A person who uses Instagram.
Lorenzo Di Cola | NurPhoto via Getty Images
Pugs, ferraris, mountains, brunch, beaches and babies – Instagram is full of them. In fact, it has become one of the largest image databases on the planet in the last decade, and the company̵
Facebook announced on Thursday that they had built an artificial intelligence program that can “see” what it is looking at. It did so by feeding it over 1 billion public photos from Instagram.
The “computer vision” program, nicknamed SEER, surpassed existing AI models in an object recognition test, Facebook said.
It achieved a “classification accuracy score” of 84.2% when it tested a test provided by ImageNet, a large visual database designed for use in research on visual object recognition software. Basically, it tests whether an AI program can identify what is in an image.
While many AI models are trained on carefully marked datasets, Facebook said that SEER learned to identify objects in photos by analyzing random, unmarked and uncurated Instagram photos. This AI technique is known as self-monitored learning (SEER is a game on SElf-supERvised).
“The future of AI lies in creating systems that can learn directly from the information they receive – whether it is text, images or other types of data – without relying on carefully curated and marked datasets to teach them to recognize objects in an image, interpret a block of text or perform some of the countless other tasks we ask it to do, “Facebook researchers wrote in a blog post.

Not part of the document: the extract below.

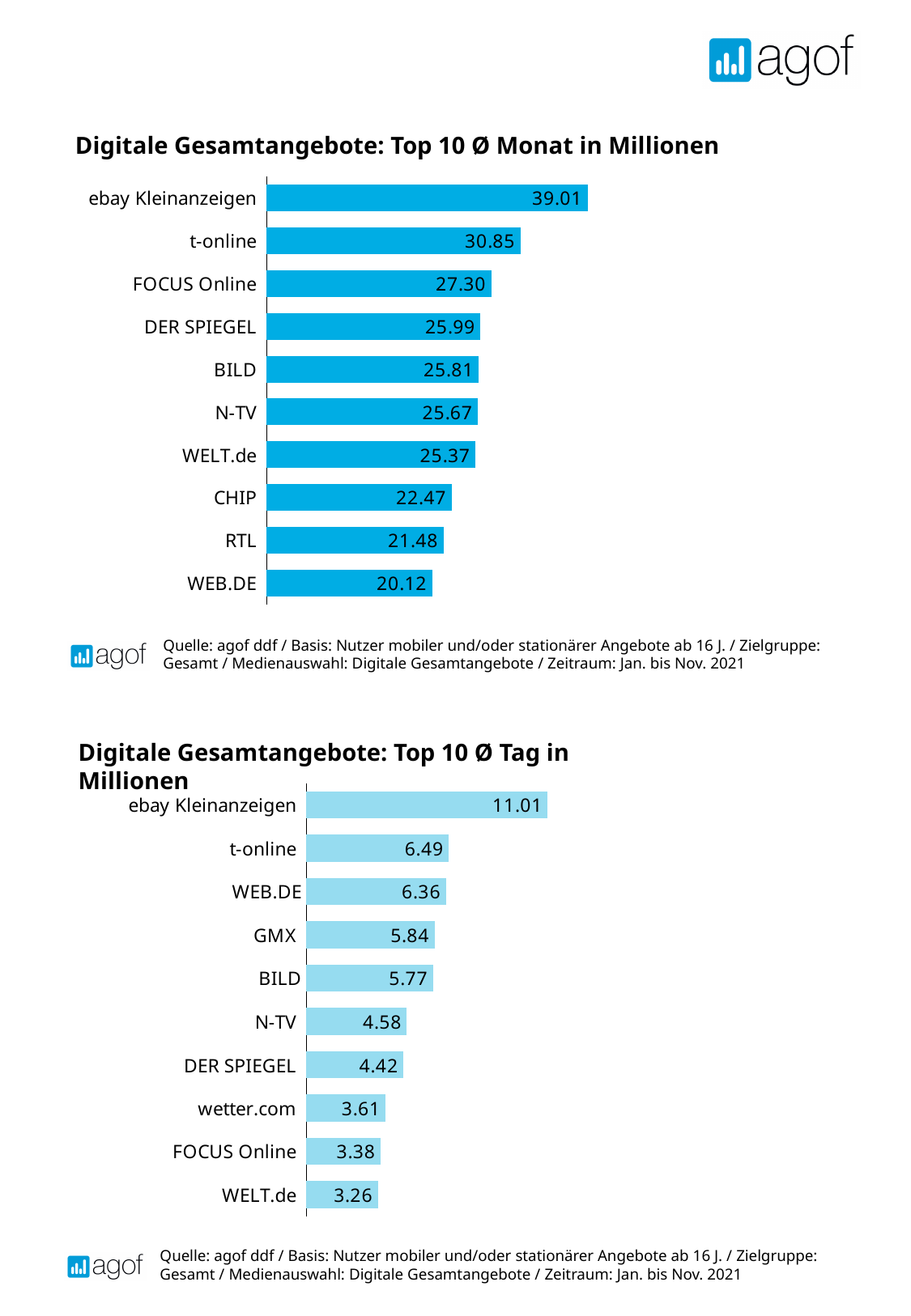
In the 'Digitale Gesamtangebote: Top 10 Ø Tag in Millionen' chart, what is the value for FOCUS Online? 3.38 In the 'Digitale Gesamtangebote: Top 10 Ø Tag in Millionen' chart, what is the value for GMX? 5.84 In the 'Digitale Gesamtangebote: Top 10 Ø Monat in Millionen' chart, how many categories are shown? 10 In the 'Digitale Gesamtangebote: Top 10 Ø Tag in Millionen' chart, which category has the lowest value? WELT.de In the 'Digitale Gesamtangebote: Top 10 Ø Monat in Millionen' chart, which category has the highest value? ebay Kleinanzeigen In the 'Digitale Gesamtangebote: Top 10 Ø Monat in Millionen' chart, what is the value for CHIP? 22.47 In the 'Digitale Gesamtangebote: Top 10 Ø Monat in Millionen' chart, what is the difference between ebay Kleinanzeigen and t-online? 8.16 In the 'Digitale Gesamtangebote: Top 10 Ø Tag in Millionen' chart, what is the difference between ebay Kleinanzeigen and WELT.de? 7.75 In the 'Digitale Gesamtangebote: Top 10 Ø Monat in Millionen' chart, which category has the lowest value? WEB.DE In the 'Digitale Gesamtangebote: Top 10 Ø Monat in Millionen' chart, what is the value for t-online? 30.85 In the 'Digitale Gesamtangebote: Top 10 Ø Tag in Millionen' chart, which is larger, the value for N-TV or the value for wetter.com? N-TV What kind of chart is the 'Digitale Gesamtangebote: Top 10 Ø Tag in Millionen' chart? Bar chart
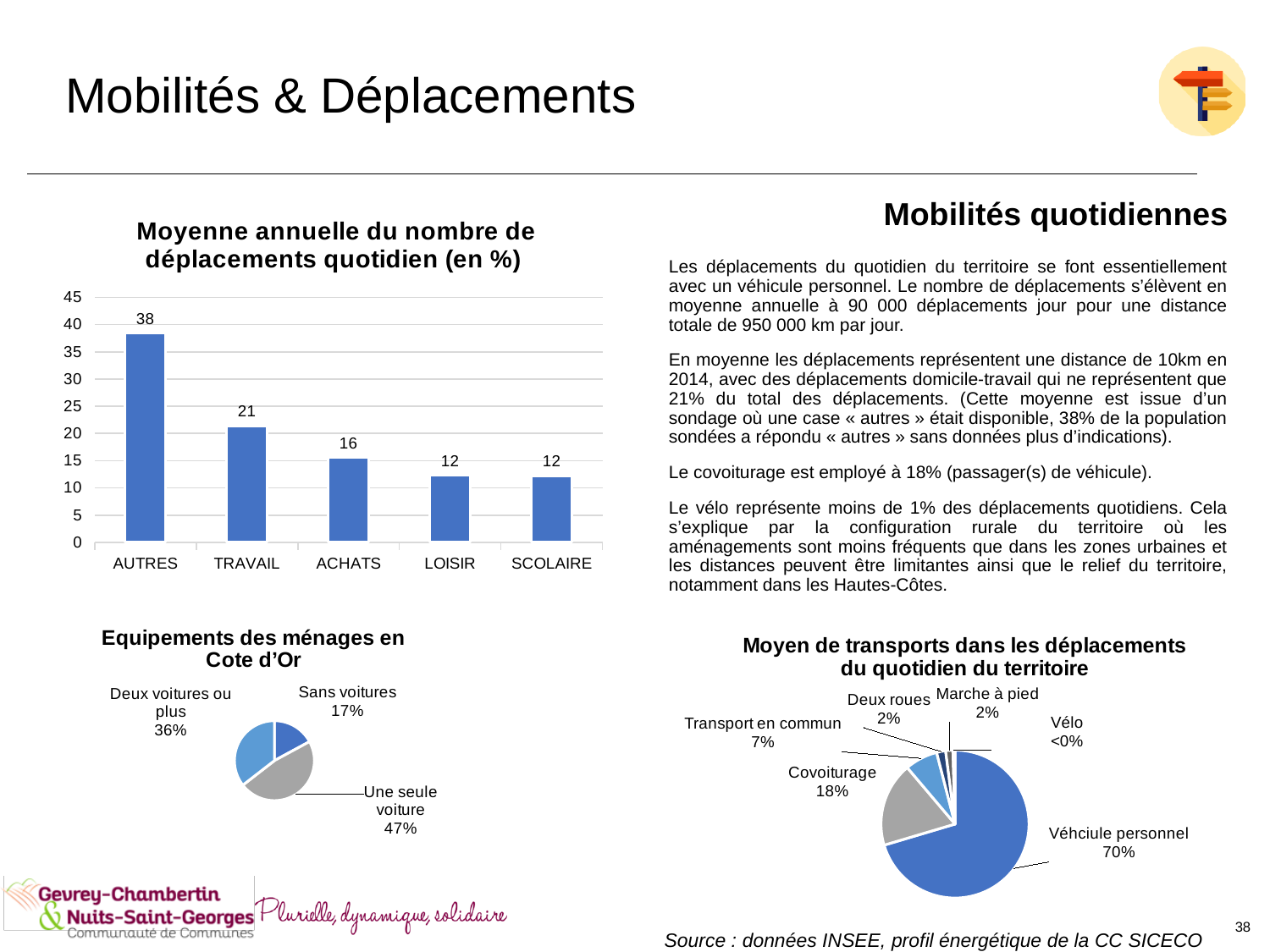
In the chart 'Moyenne annuelle du nombre de déplacements quotidien (en %)', do the values rise or fall from AUTRES to SCOLAIRE? Fall In the pie chart 'Moyen de transports dans les déplacements du quotidien du territoire', what share is Covoiturage? 18% In the chart 'Moyenne annuelle du nombre de déplacements quotidien (en %)', which category has the highest value? AUTRES In the chart 'Moyenne annuelle du nombre de déplacements quotidien (en %)', which is larger, the value for TRAVAIL or the value for ACHATS? TRAVAIL In the chart 'Moyenne annuelle du nombre de déplacements quotidien (en %)', what is the value for TRAVAIL? 21 In the pie chart 'Equipements des ménages en Cote d'Or', what share is 'Une seule voiture'? 47% In the chart 'Moyenne annuelle du nombre de déplacements quotidien (en %)', what is the difference between the values for AUTRES and ACHATS? 22 In the chart 'Moyenne annuelle du nombre de déplacements quotidien (en %)', how many categories are shown on the x axis? 5 In the pie chart 'Equipements des ménages en Cote d'Or', which slice is the smallest? Sans voitures What kind of chart is 'Moyenne annuelle du nombre de déplacements quotidien (en %)'? Bar chart In the pie chart 'Moyen de transports dans les déplacements du quotidien du territoire', what is the difference between the shares for Véhcule personnel and Transport en commun? 63% In the pie chart 'Moyen de transports dans les déplacements du quotidien du territoire', which slice is the largest? Véhciule personnel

“SEER’s performance demonstrates that self-monitored learning can excel at real-time computer vision tasks,” they added. “This is a breakthrough that will eventually pave the way for more flexible, accurate and customizable computer vision models in the future.”
Although this is only a research project, a spokesman for Facebook said that the potential use was relatively broad. They include improved auto-generated text to describe images to visually impaired people, better automatic categorization of items sold on the Facebook Marketplace, and better systems to keep malicious images away from the Facebook platform, the company said.
However, many Instagram users may be surprised to hear that their photos are used to train Facebook AI systems.
“We inform Instagram account holders in our data policies that we use the information we have to support research and innovation, including technological developments such as this,” Priya Goyal, software engineer at Facebook AI Research, told CNBC.
Facebook said it would open source code for the software so other researchers could experiment with it.
“While we share the details of our research and create an open-source library that allows other researchers to use self-directed learning to train models on uncurated images, we do not share the images or SEER mode,” Goyal said.
Other major technology companies, including Google and Microsoft, are also trying to push the boundaries of data visibility. Last summer, Google published SimCLRv2 computer vision model, while OpenAI published iGPT 2.